The Republicans never accepted the legitimacy of Obama and led an unprincipled and unscrupulous opposition that was aped here by Tony Abbott (and even he now admits to regret at his part in lowering the tone of politics).  You can see the lack of principle in the Republicans in their point-blank refusal to follow the Constitution, a document they purport to admire, in appointing a new justice to the Supreme Court to replace the loaded gun called Scalia.  You could see it with the suggestion of Trump that if he lost the election would be rigged.  (Now, his campaign leader says that the current President is not doing enough to stop the protests about the election result.)  You can see it in their determination to stack the Supreme Court on the issue of abortion, an issue which is beyond the reach of Congress. They will debauch the judiciary to get what they want – the fact that the other lot are not stainless on this does not help the disenchanted.

How will decent Republicans react when the hard-heads flirt with fanatics of the Right?  Mr Stephen Bannon has a lot of form for racism.  He is set to be the leading hate-figure or punching-bag of the new regime.  He has already invited Marine Le Pen – who gushed over the election result – to see what they can do ‘to work together’.  On what?   The campaign manager defended his appointment.  He was ‘the general’ of the campaign, a former naval officer with a Harvard business degree.   Presumably he is not one of the rejected.  Has the nation of Lincoln, Roosevelt, and Truman come to this?

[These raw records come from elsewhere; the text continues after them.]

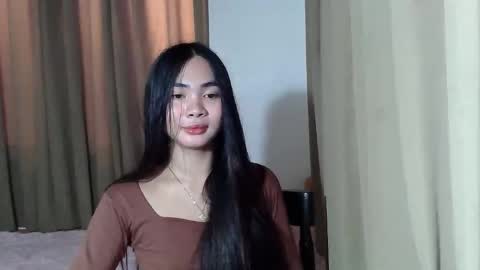 loving_rhean online show from October 23, 4:12 am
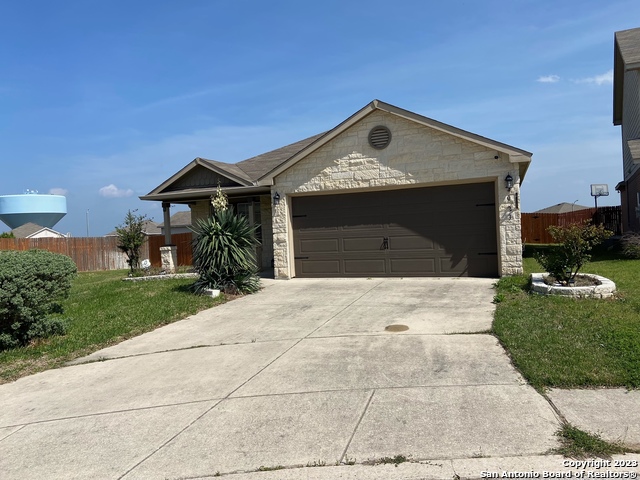 Listing photo id 1 for 4023 Ashleaf Pecan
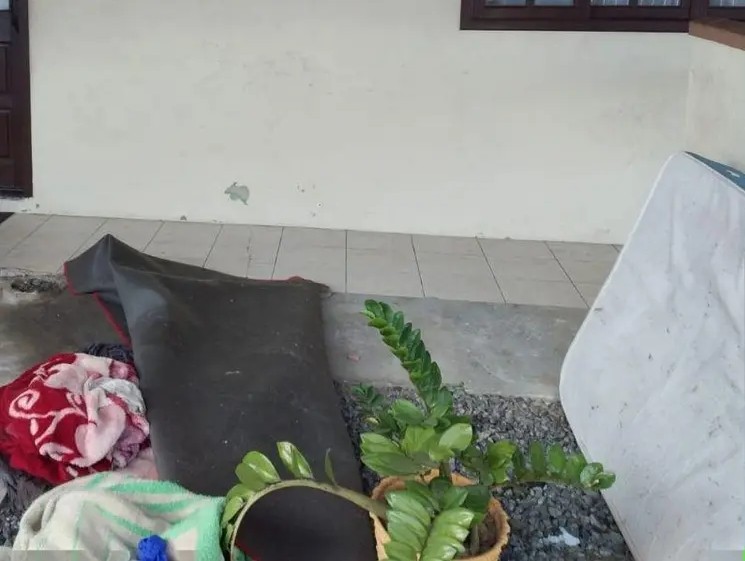 Homem é encontrado morto com sinais de agressão em casa, e esposa é principal suspeita do crime em SC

The truth is that the Republican Party has brought every aspect of this disaster on itself, and the gormless hypocrites at the head of that party now stand, if that is the term, fawning on the man they had reviled.  And remember this – that during a large part of the primaries, Ted Cruz was seen as a bigger threat to the US than Trump – by the Republican Party.

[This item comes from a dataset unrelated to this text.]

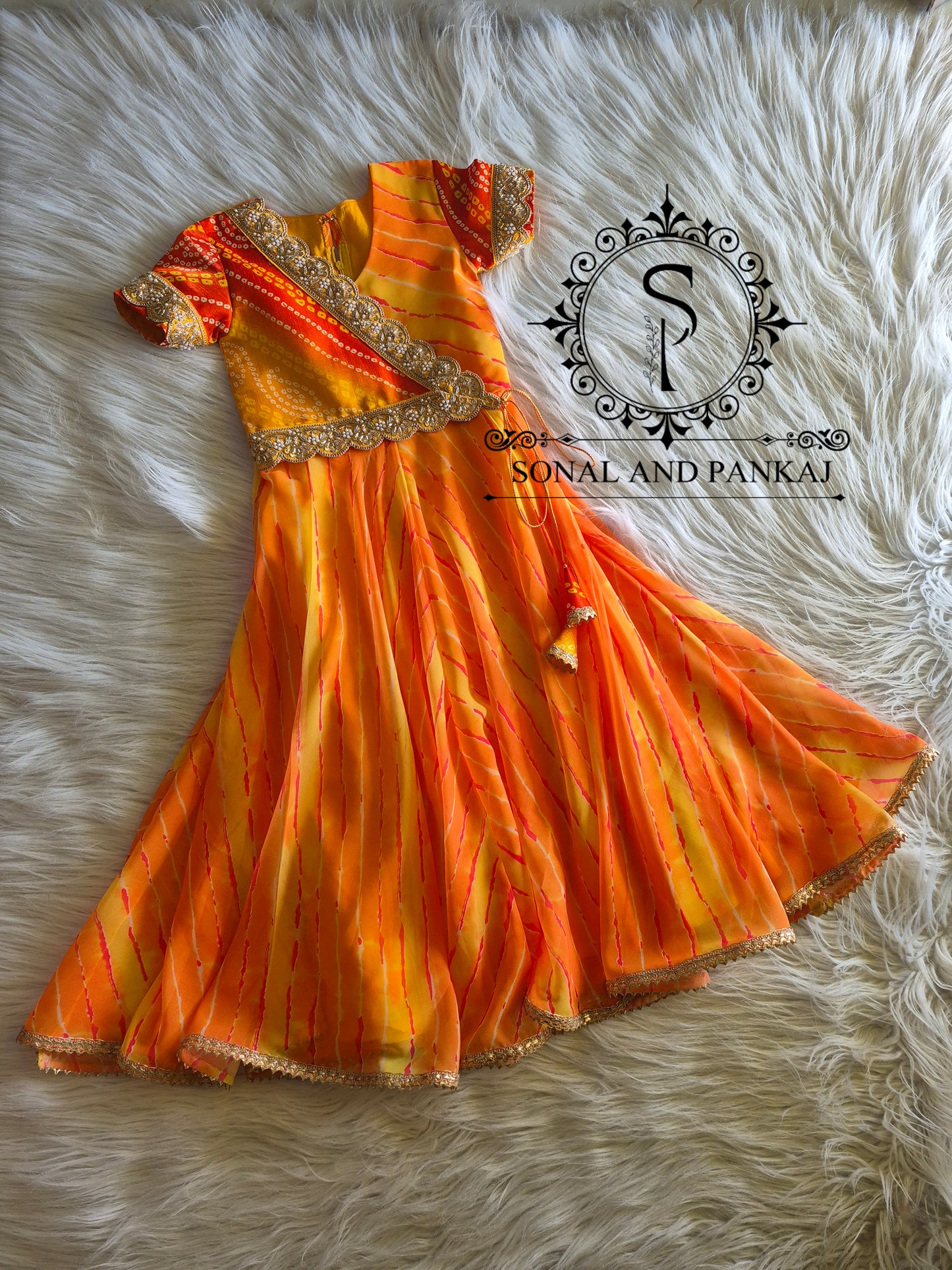 Magnifique Lehenga et chemisier de notre collection Traditions of India - LH00370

Now, Carlyle and Dickens may have foreseen all this, or something very like it.  It may after all be just another cycle, and one the like of which we have seen before.  But it also looks to be pregnant with some of the horrors that those two great writers were so apt in describing.  They both wrote of the death of God and the idolatry of wealth.  We see the apotheosis of both in Donald Trump – the deposition of God and the coronation of the dollar.  This is far and away the scariest and the saddest thing I have seen.

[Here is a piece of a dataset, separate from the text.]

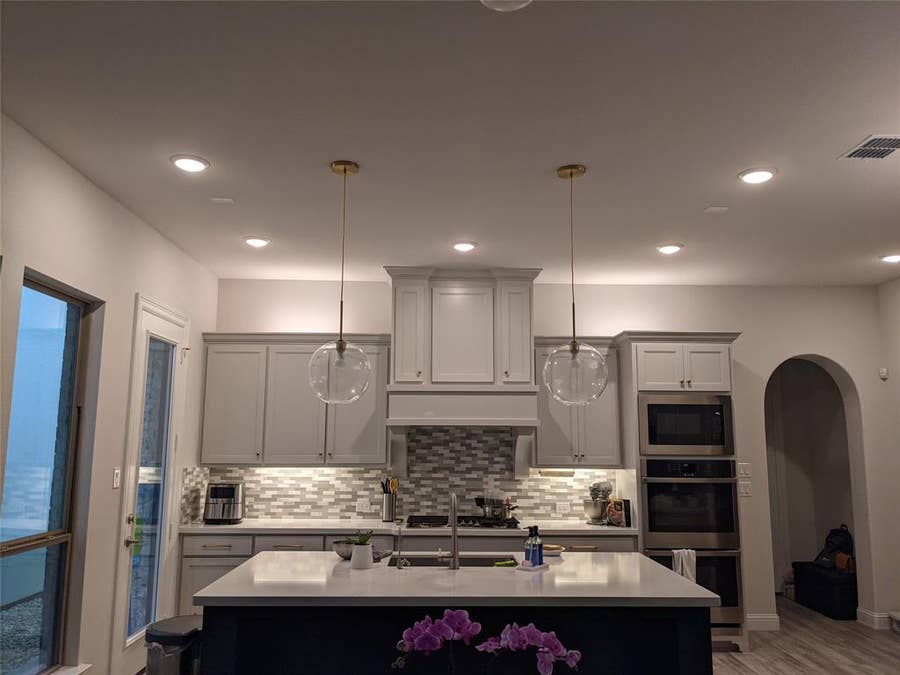 Property photo for 6869 Colonnade Drive, Irving, TX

But we are told that we should respect the outcome of the election.  This means that Americans should not behave in the way Trump threatened to.  If any American reacts unlawfully against the new President, they can be dealt with by the laws of the US.  But that’s all that it means to say that people should respect the result.  It would be absurd to suggest that the election means that anyone should respect Trump.  For some years the most popular politician in the history of Europe, if not the world, was Adolf Hitler – and it stayed that way until he was seen to fail.

Perhaps we might go back to Mommsen and let him have the final word.

On the very threshold of his despotism, he was confronted by the fatal dilemma, moral and political, that the same man had at one and the same time to hold his ground as a captain of robbers, and to lead the state as its first citizen – a dilemma to which Pericles, Caesar, and Napoleon also had to make dangerous sacrifices.

The Bible may be right – there is nothing new under the sun.